**GIVEN PROBLEM:** Edit the items below so that each instance of "statue pedestal" becomes "stone plinth", and keep every other part of the text the same.

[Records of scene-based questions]
________

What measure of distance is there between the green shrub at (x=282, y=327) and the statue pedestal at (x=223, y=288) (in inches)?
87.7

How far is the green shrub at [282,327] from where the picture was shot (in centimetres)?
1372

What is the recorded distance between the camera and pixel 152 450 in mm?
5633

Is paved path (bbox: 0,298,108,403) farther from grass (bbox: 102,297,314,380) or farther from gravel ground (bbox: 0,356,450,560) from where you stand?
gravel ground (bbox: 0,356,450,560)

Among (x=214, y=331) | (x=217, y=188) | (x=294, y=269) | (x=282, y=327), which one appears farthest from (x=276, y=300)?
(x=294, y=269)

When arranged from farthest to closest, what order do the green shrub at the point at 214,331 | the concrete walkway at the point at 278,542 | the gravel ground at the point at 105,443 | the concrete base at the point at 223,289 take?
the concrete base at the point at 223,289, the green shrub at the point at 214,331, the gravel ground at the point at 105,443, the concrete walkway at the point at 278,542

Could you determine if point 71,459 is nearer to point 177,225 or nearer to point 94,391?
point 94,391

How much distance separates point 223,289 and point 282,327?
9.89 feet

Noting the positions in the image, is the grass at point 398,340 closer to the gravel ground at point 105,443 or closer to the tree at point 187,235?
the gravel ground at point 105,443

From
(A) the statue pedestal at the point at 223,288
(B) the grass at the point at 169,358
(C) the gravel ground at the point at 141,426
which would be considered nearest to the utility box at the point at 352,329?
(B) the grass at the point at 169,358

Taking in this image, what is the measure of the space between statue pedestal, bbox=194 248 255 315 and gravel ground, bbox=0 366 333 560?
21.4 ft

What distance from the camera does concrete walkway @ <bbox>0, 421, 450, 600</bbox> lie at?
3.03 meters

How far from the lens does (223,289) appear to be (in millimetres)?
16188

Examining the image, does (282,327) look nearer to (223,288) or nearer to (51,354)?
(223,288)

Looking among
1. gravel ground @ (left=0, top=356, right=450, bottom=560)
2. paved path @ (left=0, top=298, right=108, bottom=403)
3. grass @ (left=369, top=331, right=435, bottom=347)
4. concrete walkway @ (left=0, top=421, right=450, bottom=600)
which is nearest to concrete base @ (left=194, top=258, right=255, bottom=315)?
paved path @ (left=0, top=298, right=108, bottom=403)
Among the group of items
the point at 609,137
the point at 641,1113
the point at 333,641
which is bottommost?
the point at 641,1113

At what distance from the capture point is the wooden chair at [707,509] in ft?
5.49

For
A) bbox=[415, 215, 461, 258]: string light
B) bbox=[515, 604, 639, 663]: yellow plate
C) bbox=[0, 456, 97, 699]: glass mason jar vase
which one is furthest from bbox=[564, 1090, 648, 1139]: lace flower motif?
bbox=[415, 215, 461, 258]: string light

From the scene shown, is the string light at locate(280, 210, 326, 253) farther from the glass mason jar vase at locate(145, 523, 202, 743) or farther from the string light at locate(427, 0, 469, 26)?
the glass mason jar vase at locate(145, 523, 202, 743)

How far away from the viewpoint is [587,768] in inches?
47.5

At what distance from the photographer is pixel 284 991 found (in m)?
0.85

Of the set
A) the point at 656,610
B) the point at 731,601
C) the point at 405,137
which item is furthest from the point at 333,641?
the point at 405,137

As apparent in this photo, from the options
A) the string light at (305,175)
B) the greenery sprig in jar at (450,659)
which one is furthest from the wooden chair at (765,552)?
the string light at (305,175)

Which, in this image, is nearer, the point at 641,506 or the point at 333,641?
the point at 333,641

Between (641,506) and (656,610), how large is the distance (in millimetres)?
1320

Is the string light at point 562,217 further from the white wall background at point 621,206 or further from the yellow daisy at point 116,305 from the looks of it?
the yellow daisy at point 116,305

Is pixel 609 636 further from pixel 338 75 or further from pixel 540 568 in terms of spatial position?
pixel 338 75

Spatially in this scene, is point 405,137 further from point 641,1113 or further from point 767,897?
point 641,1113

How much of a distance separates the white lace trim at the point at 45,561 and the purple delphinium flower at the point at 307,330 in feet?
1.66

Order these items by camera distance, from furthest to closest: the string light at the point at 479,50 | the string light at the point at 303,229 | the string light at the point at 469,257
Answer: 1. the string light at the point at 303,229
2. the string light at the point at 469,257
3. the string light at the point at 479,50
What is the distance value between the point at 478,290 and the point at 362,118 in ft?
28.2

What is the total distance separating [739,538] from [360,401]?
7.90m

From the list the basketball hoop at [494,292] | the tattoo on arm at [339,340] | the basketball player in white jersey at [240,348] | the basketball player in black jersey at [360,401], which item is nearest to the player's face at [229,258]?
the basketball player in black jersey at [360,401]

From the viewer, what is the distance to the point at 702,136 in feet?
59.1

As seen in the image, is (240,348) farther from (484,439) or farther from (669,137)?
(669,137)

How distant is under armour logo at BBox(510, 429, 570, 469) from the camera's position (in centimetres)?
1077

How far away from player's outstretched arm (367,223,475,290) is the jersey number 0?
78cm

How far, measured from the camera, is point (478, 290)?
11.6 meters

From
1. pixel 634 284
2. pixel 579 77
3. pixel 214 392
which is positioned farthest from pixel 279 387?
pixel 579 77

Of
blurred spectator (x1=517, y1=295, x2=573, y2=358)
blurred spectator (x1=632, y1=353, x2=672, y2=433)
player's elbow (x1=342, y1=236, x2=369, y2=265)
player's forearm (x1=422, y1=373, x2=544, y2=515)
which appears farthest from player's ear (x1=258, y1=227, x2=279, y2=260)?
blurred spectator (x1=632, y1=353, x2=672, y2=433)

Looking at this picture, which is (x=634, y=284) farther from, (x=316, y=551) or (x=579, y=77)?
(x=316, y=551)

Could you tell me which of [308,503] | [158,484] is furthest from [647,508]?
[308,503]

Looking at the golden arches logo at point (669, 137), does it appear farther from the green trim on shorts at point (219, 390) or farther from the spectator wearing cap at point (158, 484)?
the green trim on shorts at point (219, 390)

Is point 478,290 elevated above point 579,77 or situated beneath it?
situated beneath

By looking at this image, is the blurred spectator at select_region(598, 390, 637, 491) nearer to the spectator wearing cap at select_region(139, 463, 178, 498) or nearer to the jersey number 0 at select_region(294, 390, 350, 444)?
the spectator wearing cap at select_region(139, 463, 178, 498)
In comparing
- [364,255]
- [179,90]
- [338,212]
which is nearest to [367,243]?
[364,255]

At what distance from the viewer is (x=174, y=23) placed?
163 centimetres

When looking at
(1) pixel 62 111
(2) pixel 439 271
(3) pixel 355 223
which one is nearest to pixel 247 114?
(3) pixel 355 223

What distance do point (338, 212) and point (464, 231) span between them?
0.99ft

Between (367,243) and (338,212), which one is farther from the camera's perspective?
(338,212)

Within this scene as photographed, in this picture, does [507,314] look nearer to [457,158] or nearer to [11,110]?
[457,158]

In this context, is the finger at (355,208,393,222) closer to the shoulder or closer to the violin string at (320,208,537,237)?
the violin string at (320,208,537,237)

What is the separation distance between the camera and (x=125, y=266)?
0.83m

________

**SOLUTION FOR THIS PROBLEM:**
What measure of distance is there between the green shrub at (x=282, y=327) and the stone plinth at (x=223, y=288) (in inches)?
87.7

How far is the green shrub at [282,327] from where the picture was shot (in centimetres)?
1372

What is the recorded distance between the camera and pixel 152 450 in mm?
5633

Is paved path (bbox: 0,298,108,403) farther from grass (bbox: 102,297,314,380) or farther from gravel ground (bbox: 0,356,450,560) from where you stand?
gravel ground (bbox: 0,356,450,560)

Among (x=214, y=331) | (x=217, y=188) | (x=294, y=269) | (x=282, y=327), which one appears farthest from (x=276, y=300)?
(x=294, y=269)

When arranged from farthest to closest, what order do the green shrub at the point at 214,331 | the concrete walkway at the point at 278,542 | the gravel ground at the point at 105,443 | the concrete base at the point at 223,289 take?
the concrete base at the point at 223,289, the green shrub at the point at 214,331, the gravel ground at the point at 105,443, the concrete walkway at the point at 278,542

Could you determine if point 71,459 is nearer to point 177,225 or nearer to point 94,391?
point 94,391

How much distance separates point 223,289 and point 282,327?
9.89 feet

Noting the positions in the image, is the grass at point 398,340 closer to the gravel ground at point 105,443 or closer to the tree at point 187,235?
the gravel ground at point 105,443

From
(A) the stone plinth at the point at 223,288
(B) the grass at the point at 169,358
(C) the gravel ground at the point at 141,426
which would be considered nearest to the utility box at the point at 352,329?
(B) the grass at the point at 169,358

Taking in this image, what is the measure of the space between stone plinth, bbox=194 248 255 315 and gravel ground, bbox=0 366 333 560?
21.4 ft

What distance from the camera does concrete walkway @ <bbox>0, 421, 450, 600</bbox> lie at?
3.03 meters

How far from the lens does (223,289) appear to be (in millimetres)?
16188

Examining the image, does (282,327) look nearer to (223,288) or nearer to (51,354)?
(223,288)

Looking among
1. gravel ground @ (left=0, top=356, right=450, bottom=560)
2. paved path @ (left=0, top=298, right=108, bottom=403)
3. grass @ (left=369, top=331, right=435, bottom=347)
4. concrete walkway @ (left=0, top=421, right=450, bottom=600)
which is nearest to concrete base @ (left=194, top=258, right=255, bottom=315)?
paved path @ (left=0, top=298, right=108, bottom=403)
Among the group of items
the point at 609,137
the point at 641,1113
the point at 333,641
which is bottommost?
the point at 641,1113

At what distance from the capture point is the wooden chair at [707,509] in ft?
5.49

For
A) bbox=[415, 215, 461, 258]: string light
B) bbox=[515, 604, 639, 663]: yellow plate
C) bbox=[0, 456, 97, 699]: glass mason jar vase
which one is furthest from bbox=[564, 1090, 648, 1139]: lace flower motif?
bbox=[415, 215, 461, 258]: string light

From the scene shown, is the string light at locate(280, 210, 326, 253) farther from the glass mason jar vase at locate(145, 523, 202, 743) or farther from the string light at locate(427, 0, 469, 26)?
the glass mason jar vase at locate(145, 523, 202, 743)

How far away from the viewpoint is [587,768] in inches?
47.5

At what distance from the photographer is pixel 284 991 found (in m)?
0.85

Of the set
A) the point at 656,610
B) the point at 731,601
C) the point at 405,137
which item is furthest from the point at 333,641?
the point at 405,137

As apparent in this photo, from the options
A) the string light at (305,175)
B) the greenery sprig in jar at (450,659)
which one is furthest from the wooden chair at (765,552)?
the string light at (305,175)

Which, in this image, is nearer, the point at 641,506 or the point at 333,641?
the point at 333,641

Between (641,506) and (656,610), how large is the distance (in millimetres)?
1320

Is the string light at point 562,217 further from the white wall background at point 621,206 or further from the yellow daisy at point 116,305 from the looks of it?
the yellow daisy at point 116,305

Is pixel 609 636 further from pixel 338 75 or further from pixel 540 568 in terms of spatial position?
pixel 338 75

Spatially in this scene, is point 405,137 further from point 641,1113 or further from point 767,897?
point 641,1113

How much of a distance separates the white lace trim at the point at 45,561 and the purple delphinium flower at the point at 307,330 in feet?
1.66

Order these items by camera distance, from furthest to closest: the string light at the point at 479,50 | the string light at the point at 303,229 | the string light at the point at 469,257
Answer: 1. the string light at the point at 303,229
2. the string light at the point at 469,257
3. the string light at the point at 479,50
What is the distance value between the point at 478,290 and the point at 362,118 in ft?
28.2

What is the total distance separating [739,538] from [360,401]?
7.90m

From the list the basketball hoop at [494,292] | the tattoo on arm at [339,340] | the basketball player in white jersey at [240,348] | the basketball player in black jersey at [360,401], which item is nearest to the player's face at [229,258]?
the basketball player in black jersey at [360,401]

From the viewer, what is the distance to the point at 702,136 in feet?
59.1

As seen in the image, is (240,348) farther from (484,439) or farther from (669,137)?
(669,137)

How distant is under armour logo at BBox(510, 429, 570, 469) from the camera's position (in centimetres)?
1077

How far away from player's outstretched arm (367,223,475,290) is the jersey number 0?
78cm

How far, measured from the camera, is point (478, 290)?
11.6 meters

From
1. pixel 634 284
2. pixel 579 77
3. pixel 214 392
which is positioned farthest from pixel 279 387?
pixel 579 77

Of
blurred spectator (x1=517, y1=295, x2=573, y2=358)
blurred spectator (x1=632, y1=353, x2=672, y2=433)
player's elbow (x1=342, y1=236, x2=369, y2=265)
player's forearm (x1=422, y1=373, x2=544, y2=515)
which appears farthest from player's ear (x1=258, y1=227, x2=279, y2=260)?
blurred spectator (x1=632, y1=353, x2=672, y2=433)

Looking at this picture, which is (x=634, y=284) farther from, (x=316, y=551) or (x=579, y=77)?
(x=316, y=551)

Could you tell me which of [308,503] | [158,484] is furthest from [647,508]?
[308,503]

Looking at the golden arches logo at point (669, 137), does it appear farther from the green trim on shorts at point (219, 390) or farther from the spectator wearing cap at point (158, 484)?
the green trim on shorts at point (219, 390)

Is point 478,290 elevated above point 579,77 or situated beneath it?
situated beneath

By looking at this image, is the blurred spectator at select_region(598, 390, 637, 491) nearer to the spectator wearing cap at select_region(139, 463, 178, 498) or nearer to the jersey number 0 at select_region(294, 390, 350, 444)?
the spectator wearing cap at select_region(139, 463, 178, 498)
In comparing
- [364,255]
- [179,90]
- [338,212]
which is nearest to [367,243]?
[364,255]

At what distance from the viewer is (x=174, y=23) placed?
163 centimetres

When looking at
(1) pixel 62 111
(2) pixel 439 271
(3) pixel 355 223
which one is nearest to pixel 247 114?
(3) pixel 355 223

What distance do point (338, 212) and point (464, 231) span between them?
0.99ft

Between (367,243) and (338,212), which one is farther from the camera's perspective?
(338,212)

Within this scene as photographed, in this picture, does [507,314] look nearer to [457,158] or nearer to [11,110]?
[457,158]

In this context, is the finger at (355,208,393,222) closer to the shoulder or closer to the violin string at (320,208,537,237)?
the violin string at (320,208,537,237)

What is the separation distance between the camera and (x=125, y=266)?
0.83m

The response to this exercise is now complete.